(Collected data)
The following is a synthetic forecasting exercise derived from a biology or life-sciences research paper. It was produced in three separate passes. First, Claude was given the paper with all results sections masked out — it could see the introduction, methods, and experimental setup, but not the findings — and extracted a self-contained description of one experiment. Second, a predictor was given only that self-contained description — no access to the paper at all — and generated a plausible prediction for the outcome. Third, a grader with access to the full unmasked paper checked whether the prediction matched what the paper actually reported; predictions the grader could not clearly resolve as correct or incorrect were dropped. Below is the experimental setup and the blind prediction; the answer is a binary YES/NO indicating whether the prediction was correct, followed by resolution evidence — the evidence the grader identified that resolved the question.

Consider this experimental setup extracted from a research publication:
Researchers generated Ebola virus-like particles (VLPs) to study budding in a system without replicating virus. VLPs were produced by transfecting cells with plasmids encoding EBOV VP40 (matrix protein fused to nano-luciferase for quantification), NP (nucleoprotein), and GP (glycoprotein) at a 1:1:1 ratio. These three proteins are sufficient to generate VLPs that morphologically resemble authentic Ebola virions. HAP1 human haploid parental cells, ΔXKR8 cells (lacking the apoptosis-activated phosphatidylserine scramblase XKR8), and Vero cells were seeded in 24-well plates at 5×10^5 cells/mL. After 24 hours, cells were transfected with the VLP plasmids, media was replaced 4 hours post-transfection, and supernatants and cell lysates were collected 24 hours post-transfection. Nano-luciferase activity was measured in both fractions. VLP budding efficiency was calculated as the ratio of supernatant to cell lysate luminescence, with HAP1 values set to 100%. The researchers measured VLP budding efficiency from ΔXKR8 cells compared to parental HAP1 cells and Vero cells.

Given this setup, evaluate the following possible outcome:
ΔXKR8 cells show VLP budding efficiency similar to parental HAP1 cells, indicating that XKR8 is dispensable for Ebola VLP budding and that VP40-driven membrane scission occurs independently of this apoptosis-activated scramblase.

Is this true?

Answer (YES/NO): NO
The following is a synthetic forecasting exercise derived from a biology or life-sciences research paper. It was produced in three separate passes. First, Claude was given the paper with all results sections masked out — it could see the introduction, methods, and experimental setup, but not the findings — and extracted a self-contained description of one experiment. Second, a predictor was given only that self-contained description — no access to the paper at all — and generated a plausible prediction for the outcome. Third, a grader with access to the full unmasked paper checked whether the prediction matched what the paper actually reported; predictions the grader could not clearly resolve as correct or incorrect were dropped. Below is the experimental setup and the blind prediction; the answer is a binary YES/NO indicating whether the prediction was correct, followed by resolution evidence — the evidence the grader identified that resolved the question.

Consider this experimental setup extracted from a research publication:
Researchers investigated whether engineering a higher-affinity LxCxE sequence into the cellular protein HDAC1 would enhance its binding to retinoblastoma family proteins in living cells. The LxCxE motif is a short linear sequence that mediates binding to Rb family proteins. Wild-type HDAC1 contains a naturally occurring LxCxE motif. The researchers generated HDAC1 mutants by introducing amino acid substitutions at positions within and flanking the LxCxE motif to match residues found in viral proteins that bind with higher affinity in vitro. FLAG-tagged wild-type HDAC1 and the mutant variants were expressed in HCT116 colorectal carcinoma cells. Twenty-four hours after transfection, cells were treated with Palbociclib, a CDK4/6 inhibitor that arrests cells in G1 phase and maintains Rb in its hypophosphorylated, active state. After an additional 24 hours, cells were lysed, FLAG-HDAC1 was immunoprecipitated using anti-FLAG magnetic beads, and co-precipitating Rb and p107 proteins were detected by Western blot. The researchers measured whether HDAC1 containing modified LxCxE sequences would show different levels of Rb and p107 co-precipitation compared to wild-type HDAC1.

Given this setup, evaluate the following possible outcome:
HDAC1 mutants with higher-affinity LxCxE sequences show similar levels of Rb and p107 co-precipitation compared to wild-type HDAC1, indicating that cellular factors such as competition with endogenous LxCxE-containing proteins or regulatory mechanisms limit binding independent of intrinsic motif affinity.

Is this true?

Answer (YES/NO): NO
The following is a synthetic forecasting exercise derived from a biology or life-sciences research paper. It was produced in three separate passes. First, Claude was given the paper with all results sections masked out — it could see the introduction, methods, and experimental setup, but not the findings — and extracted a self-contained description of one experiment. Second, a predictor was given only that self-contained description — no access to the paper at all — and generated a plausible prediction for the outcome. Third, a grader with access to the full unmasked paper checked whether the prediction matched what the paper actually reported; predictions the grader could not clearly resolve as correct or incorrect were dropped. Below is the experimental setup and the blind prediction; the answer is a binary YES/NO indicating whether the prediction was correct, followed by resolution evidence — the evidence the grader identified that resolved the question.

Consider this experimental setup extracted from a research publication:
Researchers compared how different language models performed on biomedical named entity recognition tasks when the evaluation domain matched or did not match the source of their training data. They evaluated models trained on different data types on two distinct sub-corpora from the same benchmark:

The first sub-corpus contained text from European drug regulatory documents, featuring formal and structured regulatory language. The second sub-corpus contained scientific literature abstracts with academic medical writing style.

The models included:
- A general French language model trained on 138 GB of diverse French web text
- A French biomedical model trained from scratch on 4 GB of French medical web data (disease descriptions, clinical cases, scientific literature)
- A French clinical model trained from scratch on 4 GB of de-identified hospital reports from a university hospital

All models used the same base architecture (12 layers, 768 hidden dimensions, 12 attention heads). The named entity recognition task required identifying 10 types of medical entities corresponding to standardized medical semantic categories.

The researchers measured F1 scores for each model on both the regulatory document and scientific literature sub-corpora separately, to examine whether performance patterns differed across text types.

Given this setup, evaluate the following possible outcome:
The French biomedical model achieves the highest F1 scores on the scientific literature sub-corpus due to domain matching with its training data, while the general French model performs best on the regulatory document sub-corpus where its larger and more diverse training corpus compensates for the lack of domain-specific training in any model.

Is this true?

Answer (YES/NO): NO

#### What the task requires:
Please return the records above exactly as they are written.

#### Your response:
The following is a synthetic forecasting exercise derived from a biology or life-sciences research paper. It was produced in three separate passes. First, Claude was given the paper with all results sections masked out — it could see the introduction, methods, and experimental setup, but not the findings — and extracted a self-contained description of one experiment. Second, a predictor was given only that self-contained description — no access to the paper at all — and generated a plausible prediction for the outcome. Third, a grader with access to the full unmasked paper checked whether the prediction matched what the paper actually reported; predictions the grader could not clearly resolve as correct or incorrect were dropped. Below is the experimental setup and the blind prediction; the answer is a binary YES/NO indicating whether the prediction was correct, followed by resolution evidence — the evidence the grader identified that resolved the question.

Consider this experimental setup extracted from a research publication:
Researchers generated Ebola virus-like particles (VLPs) to study budding in a system without replicating virus. VLPs were produced by transfecting cells with plasmids encoding EBOV VP40 (matrix protein fused to nano-luciferase for quantification), NP (nucleoprotein), and GP (glycoprotein) at a 1:1:1 ratio. These three proteins are sufficient to generate VLPs that morphologically resemble authentic Ebola virions. HAP1 human haploid parental cells, ΔXKR8 cells (lacking the apoptosis-activated phosphatidylserine scramblase XKR8), and Vero cells were seeded in 24-well plates at 5×10^5 cells/mL. After 24 hours, cells were transfected with the VLP plasmids, media was replaced 4 hours post-transfection, and supernatants and cell lysates were collected 24 hours post-transfection. Nano-luciferase activity was measured in both fractions. VLP budding efficiency was calculated as the ratio of supernatant to cell lysate luminescence, with HAP1 values set to 100%. The researchers measured VLP budding efficiency from ΔXKR8 cells compared to parental HAP1 cells and Vero cells.

Given this setup, evaluate the following possible outcome:
ΔXKR8 cells show VLP budding efficiency similar to parental HAP1 cells, indicating that XKR8 is dispensable for Ebola VLP budding and that VP40-driven membrane scission occurs independently of this apoptosis-activated scramblase.

Is this true?

Answer (YES/NO): NO
The following is a synthetic forecasting exercise derived from a biology or life-sciences research paper. It was produced in three separate passes. First, Claude was given the paper with all results sections masked out — it could see the introduction, methods, and experimental setup, but not the findings — and extracted a self-contained description of one experiment. Second, a predictor was given only that self-contained description — no access to the paper at all — and generated a plausible prediction for the outcome. Third, a grader with access to the full unmasked paper checked whether the prediction matched what the paper actually reported; predictions the grader could not clearly resolve as correct or incorrect were dropped. Below is the experimental setup and the blind prediction; the answer is a binary YES/NO indicating whether the prediction was correct, followed by resolution evidence — the evidence the grader identified that resolved the question.

Consider this experimental setup extracted from a research publication:
Researchers investigated whether engineering a higher-affinity LxCxE sequence into the cellular protein HDAC1 would enhance its binding to retinoblastoma family proteins in living cells. The LxCxE motif is a short linear sequence that mediates binding to Rb family proteins. Wild-type HDAC1 contains a naturally occurring LxCxE motif. The researchers generated HDAC1 mutants by introducing amino acid substitutions at positions within and flanking the LxCxE motif to match residues found in viral proteins that bind with higher affinity in vitro. FLAG-tagged wild-type HDAC1 and the mutant variants were expressed in HCT116 colorectal carcinoma cells. Twenty-four hours after transfection, cells were treated with Palbociclib, a CDK4/6 inhibitor that arrests cells in G1 phase and maintains Rb in its hypophosphorylated, active state. After an additional 24 hours, cells were lysed, FLAG-HDAC1 was immunoprecipitated using anti-FLAG magnetic beads, and co-precipitating Rb and p107 proteins were detected by Western blot. The researchers measured whether HDAC1 containing modified LxCxE sequences would show different levels of Rb and p107 co-precipitation compared to wild-type HDAC1.

Given this setup, evaluate the following possible outcome:
HDAC1 mutants with higher-affinity LxCxE sequences show similar levels of Rb and p107 co-precipitation compared to wild-type HDAC1, indicating that cellular factors such as competition with endogenous LxCxE-containing proteins or regulatory mechanisms limit binding independent of intrinsic motif affinity.

Is this true?

Answer (YES/NO): NO
The following is a synthetic forecasting exercise derived from a biology or life-sciences research paper. It was produced in three separate passes. First, Claude was given the paper with all results sections masked out — it could see the introduction, methods, and experimental setup, but not the findings — and extracted a self-contained description of one experiment. Second, a predictor was given only that self-contained description — no access to the paper at all — and generated a plausible prediction for the outcome. Third, a grader with access to the full unmasked paper checked whether the prediction matched what the paper actually reported; predictions the grader could not clearly resolve as correct or incorrect were dropped. Below is the experimental setup and the blind prediction; the answer is a binary YES/NO indicating whether the prediction was correct, followed by resolution evidence — the evidence the grader identified that resolved the question.

Consider this experimental setup extracted from a research publication:
Researchers compared how different language models performed on biomedical named entity recognition tasks when the evaluation domain matched or did not match the source of their training data. They evaluated models trained on different data types on two distinct sub-corpora from the same benchmark:

The first sub-corpus contained text from European drug regulatory documents, featuring formal and structured regulatory language. The second sub-corpus contained scientific literature abstracts with academic medical writing style.

The models included:
- A general French language model trained on 138 GB of diverse French web text
- A French biomedical model trained from scratch on 4 GB of French medical web data (disease descriptions, clinical cases, scientific literature)
- A French clinical model trained from scratch on 4 GB of de-identified hospital reports from a university hospital

All models used the same base architecture (12 layers, 768 hidden dimensions, 12 attention heads). The named entity recognition task required identifying 10 types of medical entities corresponding to standardized medical semantic categories.

The researchers measured F1 scores for each model on both the regulatory document and scientific literature sub-corpora separately, to examine whether performance patterns differed across text types.

Given this setup, evaluate the following possible outcome:
The French biomedical model achieves the highest F1 scores on the scientific literature sub-corpus due to domain matching with its training data, while the general French model performs best on the regulatory document sub-corpus where its larger and more diverse training corpus compensates for the lack of domain-specific training in any model.

Is this true?

Answer (YES/NO): NO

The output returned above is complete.